Does anyone else feel slightly disheartened at the fact that people volunteering their time must be scrutinized, making sure they haven't made a mistake in their past which may be seen as something endangering a childs life or wellbeing?

Quote:
All FIRST Team Mentors are required to complete a standardized internet-based background check process. Adults already screened by a public school system to work with youth are exempt from the application and screening process. A Team Mentor is defined as any adult, 18 or older, who works directly with youth on a FIRST Robotics Competition or FIRST LEGO League team. FIRST will issue separate guidance for teams located outside the United States.
According to this, I as an 18 year old senior that will graduate 19, and vice-president of our team, need a backround check. Can I not take my friend aside during a robotics competition and talk to them privately if they are not an adult?

A friend of mine is 19, in high school, and thinking about being on the team. According to FIRSTS policy it would be necessary for him to pass the background check. I doubt he would. All personal feelings aside, he had a significant other for about a year and she was underage, this resulted in charges being pressed by her parents when they found out how old he was at the time (18). This friend of mine is now permenantly a registered sexual offender in the state of Michigan and it will follow him forever.

This policy of background screening for all adults involved has many implications, most of which were discussed earlier in the thread and I don't feel like reiterating what has already been said by others. This topic does need serious consideration on the part of everyone involved. From parents to mentors to students, this policy needs to be weighed, for all the costs, not just monetary, and the benefits.

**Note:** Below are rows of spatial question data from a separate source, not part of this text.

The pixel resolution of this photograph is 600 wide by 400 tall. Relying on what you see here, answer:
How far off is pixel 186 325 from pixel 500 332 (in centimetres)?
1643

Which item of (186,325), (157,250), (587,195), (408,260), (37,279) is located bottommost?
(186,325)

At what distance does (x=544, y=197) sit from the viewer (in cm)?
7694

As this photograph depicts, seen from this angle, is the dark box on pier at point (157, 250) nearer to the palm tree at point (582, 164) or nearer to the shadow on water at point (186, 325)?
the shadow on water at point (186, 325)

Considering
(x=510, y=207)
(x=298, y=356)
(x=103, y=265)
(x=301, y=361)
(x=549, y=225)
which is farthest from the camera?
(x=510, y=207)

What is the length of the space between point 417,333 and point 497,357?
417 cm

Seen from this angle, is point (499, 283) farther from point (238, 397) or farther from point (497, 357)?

A former Prime Minister of England said that you cannot outlaw childhood, no matter what children are going to die. This was in response to many rediculous pieces of legislation that were turning up in England and in the USA. 'Oh no, someone choked to death because of the string in a hooded sweatshirt, lets ban them!' This philosophy can also be applied to crime. Take the sweatshirt strings, as a parallel to the backround checks, it would be similar to putting bright red flashing lights on the ends of the strings in a sweatshirt. You bring attention to them, look at them, but it doesn't really change the fact that in some rare incident, someone is going to get hurt. Humanity is not perfect, must we search everyones past for something publicly known which haunts them. Everyone has at least one skeleton in their closet, last I heard the messiah hasn't returned yet. Each citizen on this planet has things in their past which aren't good, it is a fact of life. If someone has a sufficiently bad past, who's right is it to tell them that they cannot make an attempt to do good to make up for their wrongs.